* [Task item] Carry on the article about Geoff Marcy's all-night planet searches with the Keck telescopes, starting right after its final sentence.

During six weeks every summer, for the past six years, University of California-Berkeley astrophysicist Geoff Marcy and five of his students have spent their nights in a small basement room on campus. The room has a microwave oven, a coffeemaker and a couch with two cushions. But none of them gets much use.
Each night, Marcy and his students – usually in teams of two – race to scour the skies from 11 pm until 9 am the next morning. Connecting remotely to one of the two Keck telescopes, in Hawaii, they search for planets outside our solar system, trillions of miles away. The Keck telescopes are some of the world's largest, and each night of looking at the stars with one of them costs $50,000.
“It’s a little embarrassing to describe how manic we are,” said Marcy. “From the time the sun sets till the moment when the sun rises, we don’t take any breaks. We just make sure the telescope is pointed at one star, and then immediately another star, and then immediately another star.”

* [Input data]

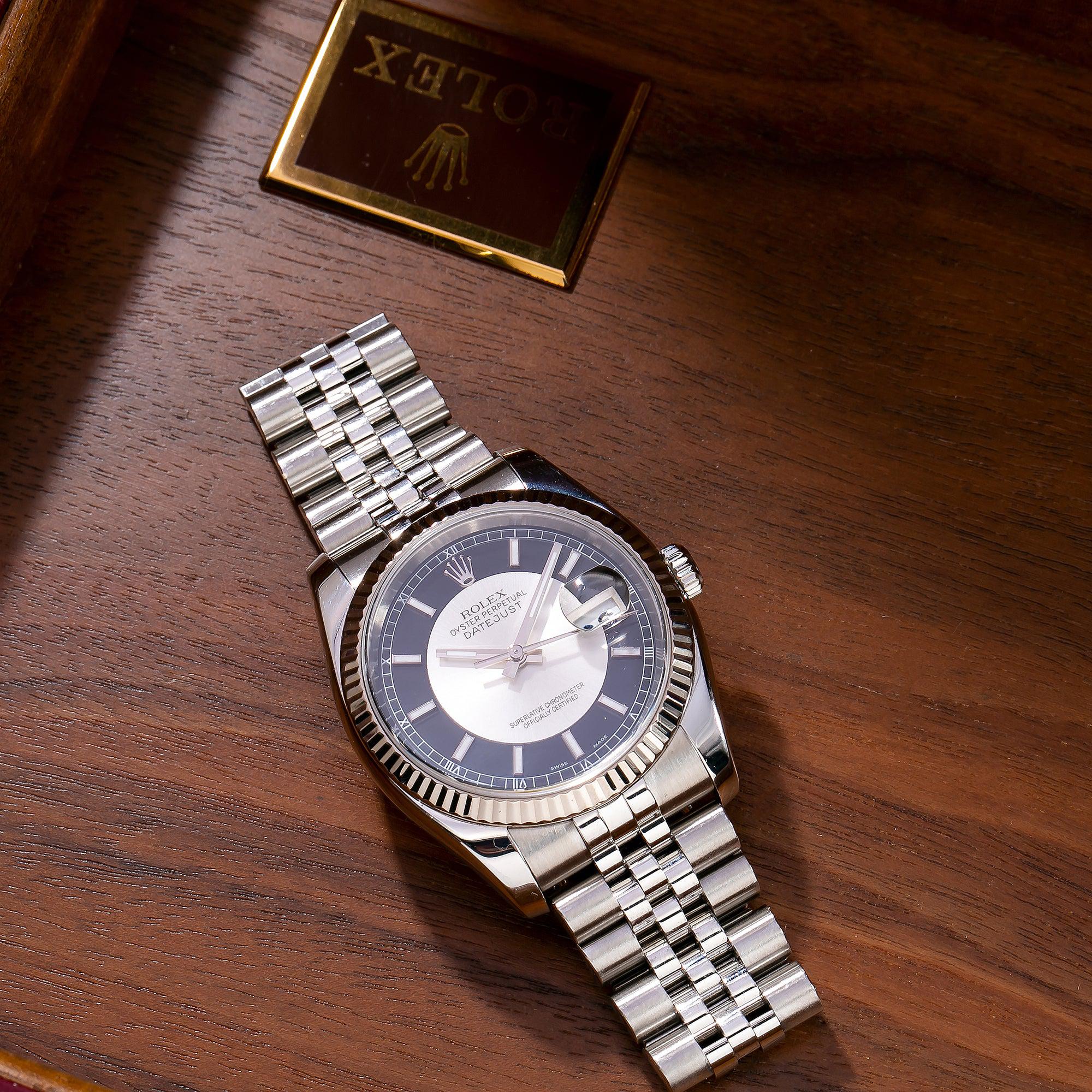 Rolex Datejust 116234 36MM Black Dial With Stainless Steel Jubilee Bracelet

* [Exercise output]
On an early morning in August, Marcy and graduate student Lauren Weiss were doing just that, somewhat frantically making a last-minute decision to change the way they were taking measurements on a star called HTR248-002. By studying changes in starlight over time, astronomers are able to figure out if the star has any planets orbiting around it. This particular star has one Jupiter-size planet that has been confirmed. Marcy and Weiss were gathering data that could help them confirm the existence of a second planet, this one three times the mass of Jupiter.
The so-called exoplanets that Marcy and Weiss are looking for remained elusive for decades, until the first ones were discovered in 1995, first by a team in Switzerland, and shortly thereafter by graduate student Paul Butler and Marcy, who were then at San Francisco State University.
Discoveries of other planets outside our solar system exploded in 2009, when NASA launched the Kepler telescope into space, with the mission of finding planets in a constellation of our Milky Way galaxy. Kepler observed the slight dimming caused by planets as they crossed in front of their stars.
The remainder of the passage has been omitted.